Die Katastrophe in Südostasien hat unermeßliches Leid verursacht. Die Folgen für die Volkswirtschaften der betroffenen Länder jedoch sind begrenzt. Es mag zynisch klingen: Aber die Börsen in Indien oder Indonesien steigen weiter.

von Stephan Bauer

Zertrümmerte Hotels, verzweifelte Menschen, Leichenberge. Was die Killerwelle an den Küsten des Indischen Ozeans anrichtete, ist auch nach den Worten von Bundeskanzler Gerhard Schröder die "schlimmste Naturkatastrophe seit Menschengedenken". Die gemeldeten Opferzahlen steigen an wie die Wasserwand, die vom offenen Meer auf Strände von Sumatra bis nach Afrika zurollte: Zunächst war von 2000, später von 20000 Toten die Rede.
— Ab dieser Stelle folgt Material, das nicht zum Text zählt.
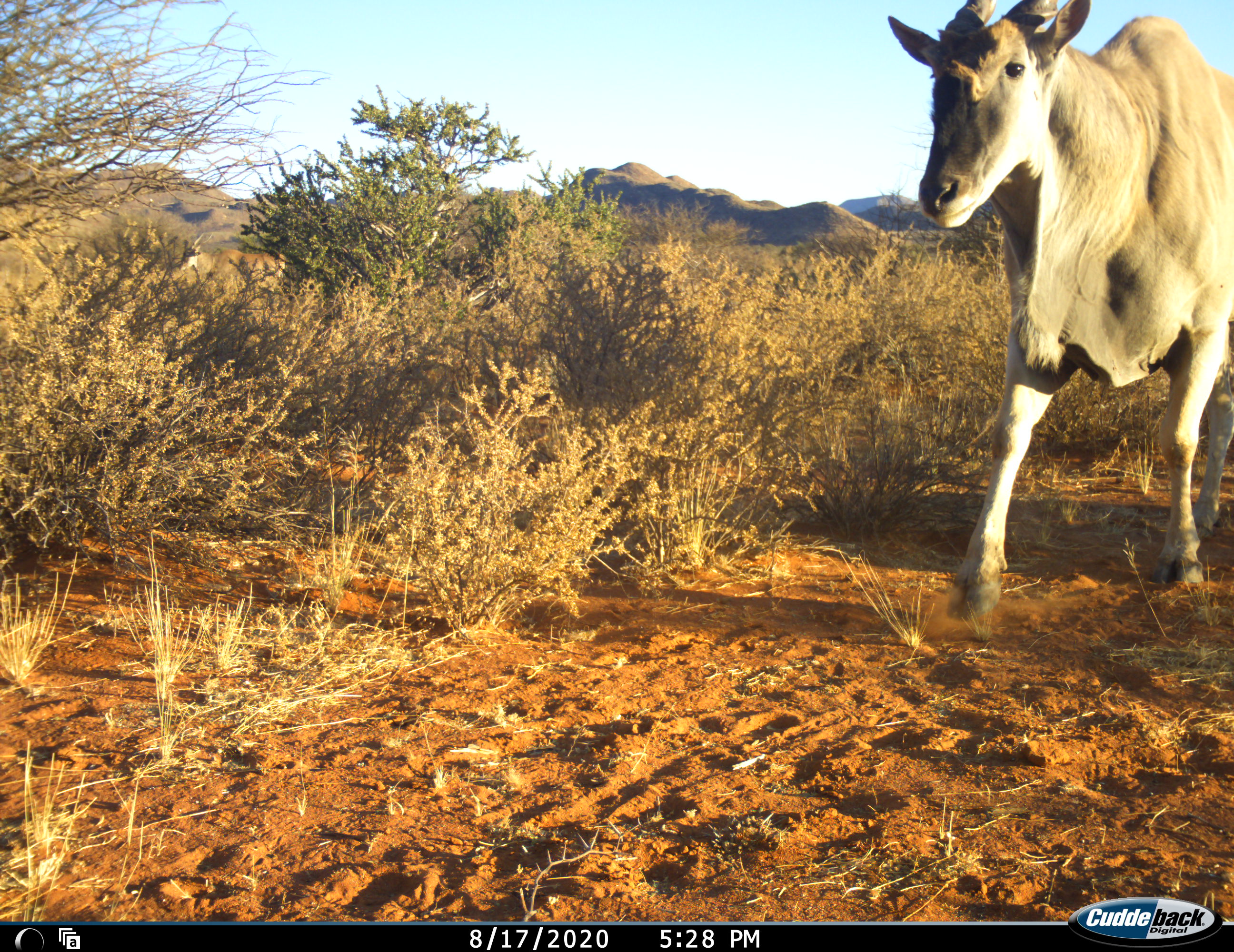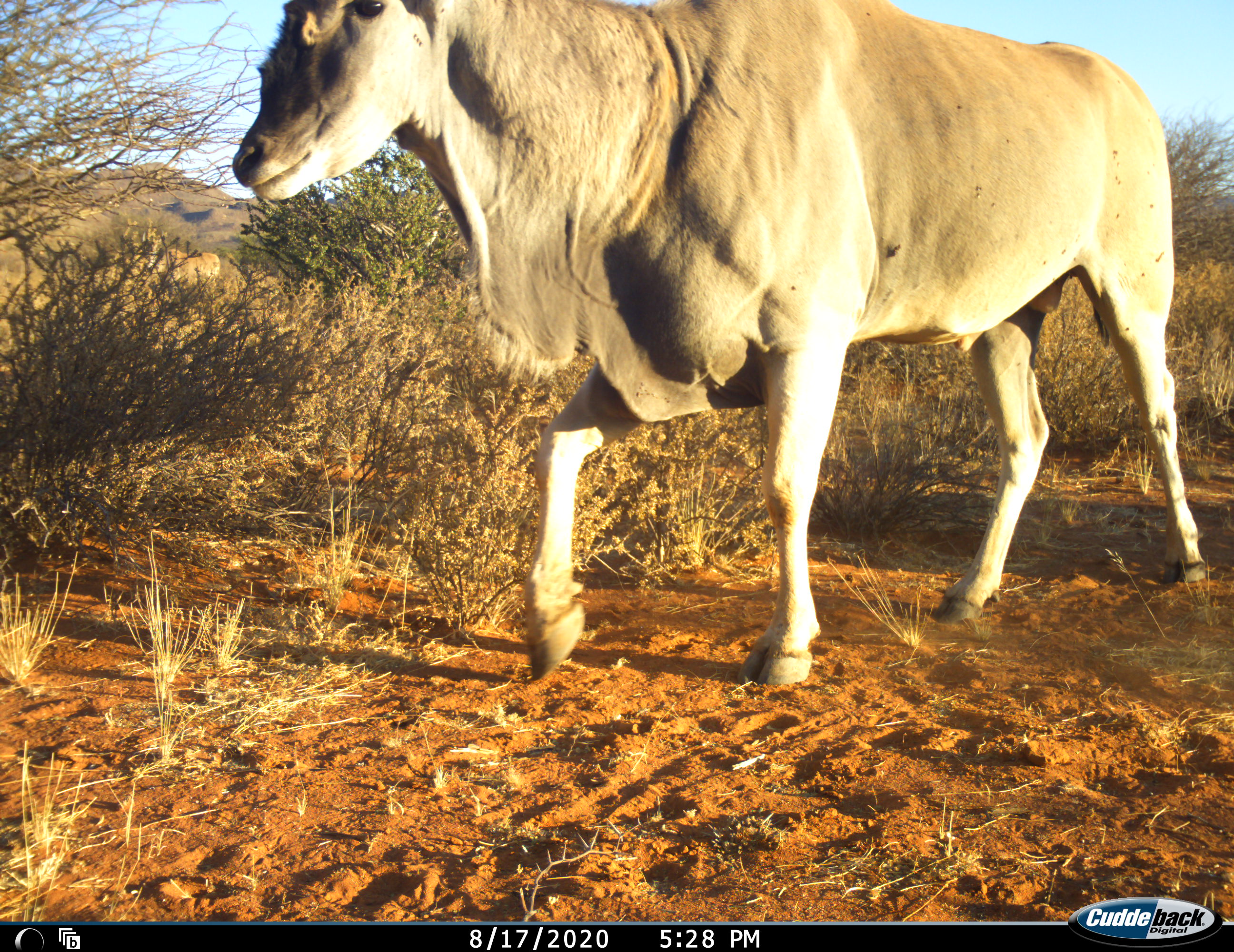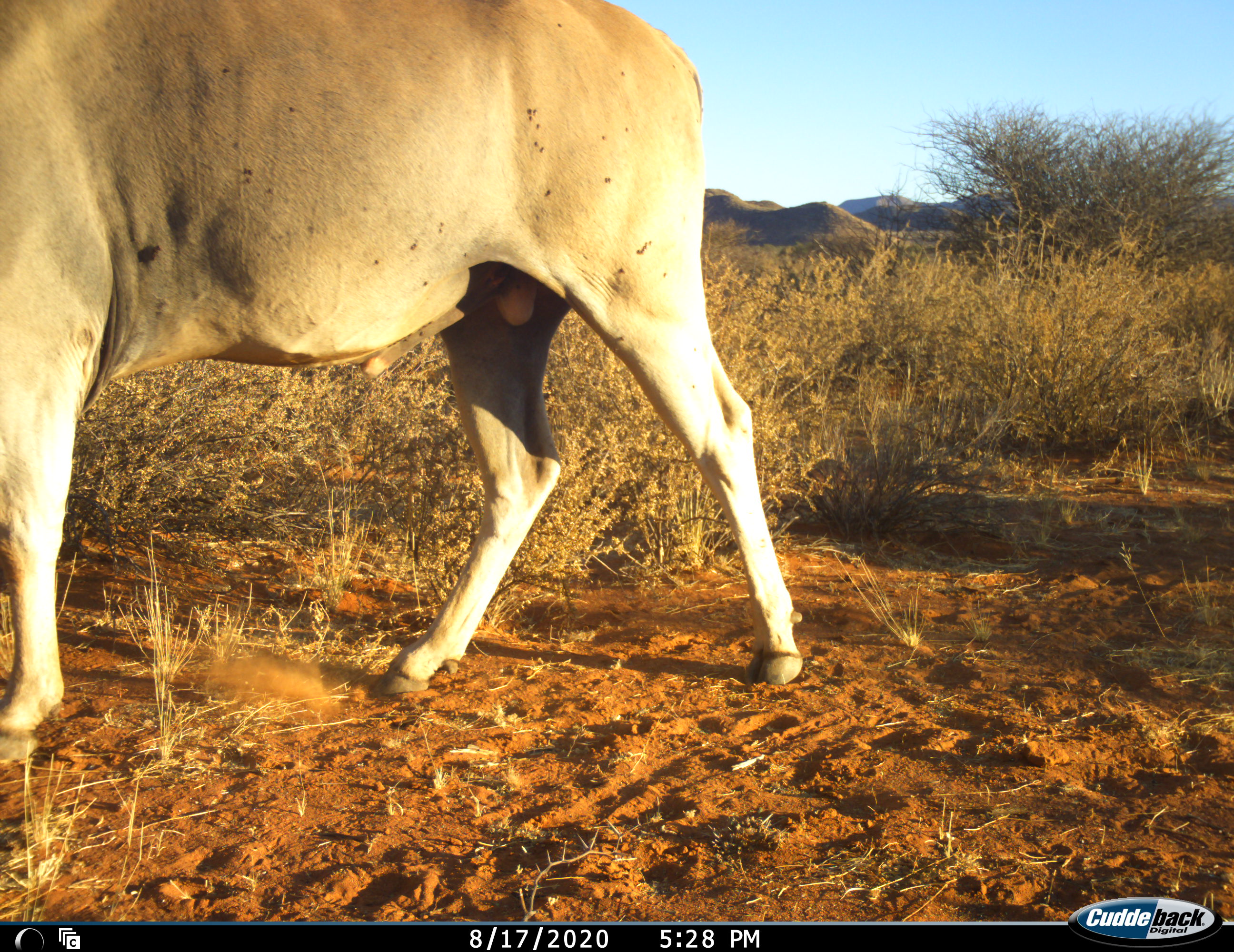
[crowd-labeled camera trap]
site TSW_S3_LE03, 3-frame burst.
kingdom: Animalia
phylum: Chordata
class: Mammalia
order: Artiodactyla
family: Bovidae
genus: Tragelaphus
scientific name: Tragelaphus oryx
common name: eland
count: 1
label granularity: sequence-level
Die offiziellen Schätzungen der betroffenen Staaten wie Indien, Sri Lanka, Somalia, Thailand oder Indonesien summieren sich zuletzt auf über 120000 Menschen, die in Wassermassen und Trümmern starben. Auch zahlreiche Deutsche sind darunter. Über 1000 werden bis dato vermißt. "Wir müssen mit einer dreistelligen Zahl von Toten rechnen", sagt Kanzler Schröder.

Das Grauen ist damit noch nicht vorüber. Schon warnt die Weltgesundheitsorganisation vor dem Ausbruch von Seuchen. Es wird wohl kein Trost für die Betroffenen sein: Die wirtschaftlichen Folgen dieser Naturkatastrophe halten sich trotz des unermeßlichen Leids in recht engen Grenzen. Erste Zahlen gibt es etwa aus Indonesien: Die Regierung beziffert den Schaden im Land auf 750 Millionen Euro. Thailand spricht von einer Milliarde. Der weltgrößte Rückversicherer, die Münchener Rück, wagte die erste zusammenfassende Prognose. Demnach werden die volkswirtschaftlichen Schäden der Todeswelle die Marke von zehn Milliarden Dollar übersteigen.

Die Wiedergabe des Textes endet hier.